Locate the line that contains "Is (370,224) nearer" in the entries below. Retype it and all following lines through the final one, character for character.

---+---

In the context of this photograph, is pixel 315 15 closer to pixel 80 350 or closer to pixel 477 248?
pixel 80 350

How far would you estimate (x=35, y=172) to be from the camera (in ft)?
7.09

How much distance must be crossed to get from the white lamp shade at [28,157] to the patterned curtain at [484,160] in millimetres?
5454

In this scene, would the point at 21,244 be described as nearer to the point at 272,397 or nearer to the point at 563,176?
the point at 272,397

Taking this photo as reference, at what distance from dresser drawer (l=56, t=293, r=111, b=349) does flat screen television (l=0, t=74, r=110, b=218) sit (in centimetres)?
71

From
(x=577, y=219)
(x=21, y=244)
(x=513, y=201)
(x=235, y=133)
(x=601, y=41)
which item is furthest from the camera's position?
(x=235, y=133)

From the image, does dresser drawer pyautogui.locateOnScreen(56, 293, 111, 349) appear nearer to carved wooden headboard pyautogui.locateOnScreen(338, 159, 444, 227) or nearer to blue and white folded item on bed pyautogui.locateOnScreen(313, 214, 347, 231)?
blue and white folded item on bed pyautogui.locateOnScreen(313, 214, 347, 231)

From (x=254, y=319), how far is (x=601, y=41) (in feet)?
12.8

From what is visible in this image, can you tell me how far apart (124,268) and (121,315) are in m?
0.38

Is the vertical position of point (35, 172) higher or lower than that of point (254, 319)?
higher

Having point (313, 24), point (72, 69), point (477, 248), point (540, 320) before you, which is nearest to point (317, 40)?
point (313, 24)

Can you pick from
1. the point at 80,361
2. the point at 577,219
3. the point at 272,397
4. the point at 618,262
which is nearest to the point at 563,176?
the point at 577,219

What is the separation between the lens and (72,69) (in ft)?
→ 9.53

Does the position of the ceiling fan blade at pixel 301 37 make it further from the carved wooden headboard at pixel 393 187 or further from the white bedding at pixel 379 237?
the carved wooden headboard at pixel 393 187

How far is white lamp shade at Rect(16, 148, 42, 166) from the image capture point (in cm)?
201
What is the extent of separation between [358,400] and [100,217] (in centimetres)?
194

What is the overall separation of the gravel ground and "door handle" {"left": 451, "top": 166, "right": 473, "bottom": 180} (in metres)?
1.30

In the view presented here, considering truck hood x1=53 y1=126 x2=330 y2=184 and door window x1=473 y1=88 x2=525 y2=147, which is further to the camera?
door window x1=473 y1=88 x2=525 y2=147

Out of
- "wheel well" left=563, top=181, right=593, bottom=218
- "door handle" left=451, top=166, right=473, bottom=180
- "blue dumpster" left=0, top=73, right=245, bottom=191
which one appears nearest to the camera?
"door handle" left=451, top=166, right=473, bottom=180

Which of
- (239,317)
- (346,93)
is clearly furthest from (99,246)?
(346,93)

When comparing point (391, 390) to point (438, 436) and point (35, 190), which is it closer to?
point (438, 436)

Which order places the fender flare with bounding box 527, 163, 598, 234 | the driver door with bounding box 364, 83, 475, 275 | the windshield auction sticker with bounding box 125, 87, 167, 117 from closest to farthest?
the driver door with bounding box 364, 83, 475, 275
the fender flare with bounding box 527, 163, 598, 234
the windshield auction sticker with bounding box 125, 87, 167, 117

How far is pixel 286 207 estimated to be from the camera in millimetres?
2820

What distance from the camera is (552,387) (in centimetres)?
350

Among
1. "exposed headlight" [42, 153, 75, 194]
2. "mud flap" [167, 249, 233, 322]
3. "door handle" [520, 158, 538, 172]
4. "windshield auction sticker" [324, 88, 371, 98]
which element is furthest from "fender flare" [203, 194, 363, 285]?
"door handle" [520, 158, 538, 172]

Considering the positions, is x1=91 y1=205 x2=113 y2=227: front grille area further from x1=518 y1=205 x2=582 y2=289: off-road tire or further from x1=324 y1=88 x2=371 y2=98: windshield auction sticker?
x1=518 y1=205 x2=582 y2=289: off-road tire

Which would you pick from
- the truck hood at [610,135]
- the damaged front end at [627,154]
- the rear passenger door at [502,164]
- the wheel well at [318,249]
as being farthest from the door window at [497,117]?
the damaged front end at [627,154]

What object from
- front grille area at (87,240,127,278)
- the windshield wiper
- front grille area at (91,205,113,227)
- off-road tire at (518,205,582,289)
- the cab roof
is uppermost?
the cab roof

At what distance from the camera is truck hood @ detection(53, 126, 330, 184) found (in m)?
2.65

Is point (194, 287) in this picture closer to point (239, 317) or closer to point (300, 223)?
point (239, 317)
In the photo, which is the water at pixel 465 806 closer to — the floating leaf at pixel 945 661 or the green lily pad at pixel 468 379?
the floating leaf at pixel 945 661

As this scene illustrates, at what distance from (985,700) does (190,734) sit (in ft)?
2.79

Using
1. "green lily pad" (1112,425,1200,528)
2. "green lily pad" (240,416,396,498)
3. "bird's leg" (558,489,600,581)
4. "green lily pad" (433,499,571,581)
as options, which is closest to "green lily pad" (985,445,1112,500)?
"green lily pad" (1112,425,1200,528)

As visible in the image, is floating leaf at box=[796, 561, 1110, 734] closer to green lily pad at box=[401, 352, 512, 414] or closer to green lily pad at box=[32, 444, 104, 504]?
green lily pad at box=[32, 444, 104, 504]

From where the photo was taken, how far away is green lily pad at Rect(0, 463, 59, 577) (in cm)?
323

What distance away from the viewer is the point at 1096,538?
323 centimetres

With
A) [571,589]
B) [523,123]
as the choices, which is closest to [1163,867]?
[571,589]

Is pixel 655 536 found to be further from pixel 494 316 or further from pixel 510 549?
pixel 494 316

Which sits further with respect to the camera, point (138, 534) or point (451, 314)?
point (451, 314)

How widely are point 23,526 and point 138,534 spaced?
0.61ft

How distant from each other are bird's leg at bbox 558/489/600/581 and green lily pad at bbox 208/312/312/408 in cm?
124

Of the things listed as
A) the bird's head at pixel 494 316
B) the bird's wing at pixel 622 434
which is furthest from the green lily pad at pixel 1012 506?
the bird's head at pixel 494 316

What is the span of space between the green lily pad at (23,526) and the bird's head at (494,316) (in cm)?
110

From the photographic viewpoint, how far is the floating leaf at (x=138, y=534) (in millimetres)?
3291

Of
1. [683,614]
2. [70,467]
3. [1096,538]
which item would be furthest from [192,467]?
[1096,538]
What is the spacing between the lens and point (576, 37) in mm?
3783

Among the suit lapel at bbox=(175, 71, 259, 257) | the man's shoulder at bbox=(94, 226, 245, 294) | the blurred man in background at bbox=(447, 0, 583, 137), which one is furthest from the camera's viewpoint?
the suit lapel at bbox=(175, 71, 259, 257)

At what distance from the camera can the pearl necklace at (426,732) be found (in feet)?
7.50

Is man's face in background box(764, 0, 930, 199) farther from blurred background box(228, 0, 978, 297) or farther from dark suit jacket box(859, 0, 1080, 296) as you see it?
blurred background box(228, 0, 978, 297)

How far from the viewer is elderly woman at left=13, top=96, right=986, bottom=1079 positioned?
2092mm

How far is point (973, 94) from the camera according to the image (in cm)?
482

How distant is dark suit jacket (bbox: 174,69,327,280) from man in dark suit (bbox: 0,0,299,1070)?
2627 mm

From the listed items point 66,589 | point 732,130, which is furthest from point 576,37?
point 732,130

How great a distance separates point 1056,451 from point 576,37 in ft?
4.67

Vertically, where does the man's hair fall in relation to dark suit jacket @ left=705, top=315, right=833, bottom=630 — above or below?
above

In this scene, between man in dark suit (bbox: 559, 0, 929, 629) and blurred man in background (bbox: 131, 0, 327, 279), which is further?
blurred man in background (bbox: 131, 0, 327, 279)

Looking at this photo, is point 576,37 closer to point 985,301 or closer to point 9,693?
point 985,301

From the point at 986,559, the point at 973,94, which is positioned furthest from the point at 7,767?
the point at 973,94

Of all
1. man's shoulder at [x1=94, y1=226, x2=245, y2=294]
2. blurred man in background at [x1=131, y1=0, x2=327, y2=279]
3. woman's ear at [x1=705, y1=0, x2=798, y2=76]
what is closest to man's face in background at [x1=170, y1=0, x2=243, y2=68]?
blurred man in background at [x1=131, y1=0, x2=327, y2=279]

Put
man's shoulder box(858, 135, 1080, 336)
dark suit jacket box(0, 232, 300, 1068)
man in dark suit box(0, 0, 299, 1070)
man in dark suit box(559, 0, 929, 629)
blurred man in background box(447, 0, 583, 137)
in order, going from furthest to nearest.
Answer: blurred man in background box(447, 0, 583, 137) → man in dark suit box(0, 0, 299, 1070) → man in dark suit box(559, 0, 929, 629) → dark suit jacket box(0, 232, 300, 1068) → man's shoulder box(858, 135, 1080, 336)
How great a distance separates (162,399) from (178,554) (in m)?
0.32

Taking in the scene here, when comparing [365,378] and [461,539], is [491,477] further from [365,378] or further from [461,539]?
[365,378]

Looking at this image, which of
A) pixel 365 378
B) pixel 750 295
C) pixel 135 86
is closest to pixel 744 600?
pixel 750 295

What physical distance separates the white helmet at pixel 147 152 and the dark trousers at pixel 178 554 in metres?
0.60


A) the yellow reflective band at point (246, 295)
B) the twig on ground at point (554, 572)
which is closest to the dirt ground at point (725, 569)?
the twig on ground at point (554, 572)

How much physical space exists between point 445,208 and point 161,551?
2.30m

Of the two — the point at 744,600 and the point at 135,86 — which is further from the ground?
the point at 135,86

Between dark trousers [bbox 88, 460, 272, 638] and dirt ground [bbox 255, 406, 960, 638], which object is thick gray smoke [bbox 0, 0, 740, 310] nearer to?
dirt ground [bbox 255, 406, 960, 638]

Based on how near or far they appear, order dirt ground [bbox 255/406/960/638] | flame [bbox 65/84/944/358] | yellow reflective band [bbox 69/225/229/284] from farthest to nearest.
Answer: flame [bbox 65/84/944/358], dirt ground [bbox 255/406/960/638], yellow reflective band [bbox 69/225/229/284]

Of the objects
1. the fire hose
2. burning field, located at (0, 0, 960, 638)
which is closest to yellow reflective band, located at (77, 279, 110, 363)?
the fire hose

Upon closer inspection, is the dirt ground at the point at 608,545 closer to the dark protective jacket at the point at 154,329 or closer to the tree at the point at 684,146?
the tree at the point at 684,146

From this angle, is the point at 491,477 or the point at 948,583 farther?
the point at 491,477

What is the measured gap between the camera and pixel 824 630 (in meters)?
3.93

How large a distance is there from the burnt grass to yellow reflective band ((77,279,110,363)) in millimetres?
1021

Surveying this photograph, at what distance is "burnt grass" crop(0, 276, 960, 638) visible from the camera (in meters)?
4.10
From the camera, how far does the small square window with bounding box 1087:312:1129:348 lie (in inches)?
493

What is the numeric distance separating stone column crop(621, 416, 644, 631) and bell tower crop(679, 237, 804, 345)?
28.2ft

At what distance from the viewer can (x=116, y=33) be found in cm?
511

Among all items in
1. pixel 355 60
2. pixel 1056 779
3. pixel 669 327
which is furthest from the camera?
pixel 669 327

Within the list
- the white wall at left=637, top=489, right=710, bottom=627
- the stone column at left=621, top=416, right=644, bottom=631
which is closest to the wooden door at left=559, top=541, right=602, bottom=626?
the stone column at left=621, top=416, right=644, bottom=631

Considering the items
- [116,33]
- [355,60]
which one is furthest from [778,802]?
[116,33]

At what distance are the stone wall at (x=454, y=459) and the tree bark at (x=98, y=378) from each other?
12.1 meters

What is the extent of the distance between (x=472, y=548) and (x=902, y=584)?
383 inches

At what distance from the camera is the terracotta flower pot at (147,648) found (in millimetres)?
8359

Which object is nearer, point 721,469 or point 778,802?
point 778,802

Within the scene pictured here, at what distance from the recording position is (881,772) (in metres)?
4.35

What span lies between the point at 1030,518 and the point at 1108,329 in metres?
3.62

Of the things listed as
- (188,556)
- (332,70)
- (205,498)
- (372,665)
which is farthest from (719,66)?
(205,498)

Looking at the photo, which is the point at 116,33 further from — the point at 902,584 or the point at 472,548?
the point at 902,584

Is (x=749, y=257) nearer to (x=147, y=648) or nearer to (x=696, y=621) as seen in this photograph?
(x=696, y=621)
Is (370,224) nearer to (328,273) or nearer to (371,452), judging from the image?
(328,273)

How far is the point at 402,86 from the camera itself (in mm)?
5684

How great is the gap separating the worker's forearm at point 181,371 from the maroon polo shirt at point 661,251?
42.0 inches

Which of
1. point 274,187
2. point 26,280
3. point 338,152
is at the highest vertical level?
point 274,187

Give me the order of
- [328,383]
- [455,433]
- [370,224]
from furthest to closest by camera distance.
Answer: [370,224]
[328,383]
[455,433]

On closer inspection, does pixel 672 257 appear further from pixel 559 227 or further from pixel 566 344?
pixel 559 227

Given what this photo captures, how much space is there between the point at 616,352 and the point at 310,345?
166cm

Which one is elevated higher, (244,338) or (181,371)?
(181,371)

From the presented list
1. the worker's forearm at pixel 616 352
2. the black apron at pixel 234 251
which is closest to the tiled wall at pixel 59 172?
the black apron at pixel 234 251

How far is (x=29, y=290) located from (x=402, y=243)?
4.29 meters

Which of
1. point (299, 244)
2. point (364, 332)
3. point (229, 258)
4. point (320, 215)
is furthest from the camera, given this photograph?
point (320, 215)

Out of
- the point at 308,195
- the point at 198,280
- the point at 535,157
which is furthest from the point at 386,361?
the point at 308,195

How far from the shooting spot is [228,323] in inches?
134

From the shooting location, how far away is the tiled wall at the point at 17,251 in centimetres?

---+---

Final answer:
Is (370,224) nearer to (328,273) or nearer to (371,452), judging from the image?
(328,273)

How far is the point at 402,86 from the camera itself (in mm)?
5684

How great is the gap separating the worker's forearm at point 181,371 from the maroon polo shirt at point 661,251?
42.0 inches

Which of
1. point 274,187
2. point 26,280
3. point 338,152
is at the highest vertical level?
point 274,187

Give me the order of
- [328,383]
- [455,433]
- [370,224]
from furthest to closest by camera distance.
Answer: [370,224]
[328,383]
[455,433]

On closer inspection, does pixel 672 257 appear further from pixel 559 227 or further from pixel 566 344?
pixel 559 227

Given what this photo captures, how much space is there between the point at 616,352 and the point at 310,345?
166cm

Which one is elevated higher, (244,338) or (181,371)?
(181,371)

From the presented list
1. the worker's forearm at pixel 616 352
2. the black apron at pixel 234 251
which is closest to the tiled wall at pixel 59 172?
the black apron at pixel 234 251

How far is (x=29, y=290) located from (x=402, y=243)?
4.29 meters

Which of
1. point (299, 244)
2. point (364, 332)
3. point (229, 258)
4. point (320, 215)
is furthest from the camera, given this photograph?
point (320, 215)

Out of
- the point at 308,195
- the point at 198,280
- the point at 535,157
which is furthest from the point at 386,361?
the point at 308,195

How far from the shooting spot is [228,323] in inches?
134

From the shooting location, how far away is the tiled wall at the point at 17,251 in centimetres?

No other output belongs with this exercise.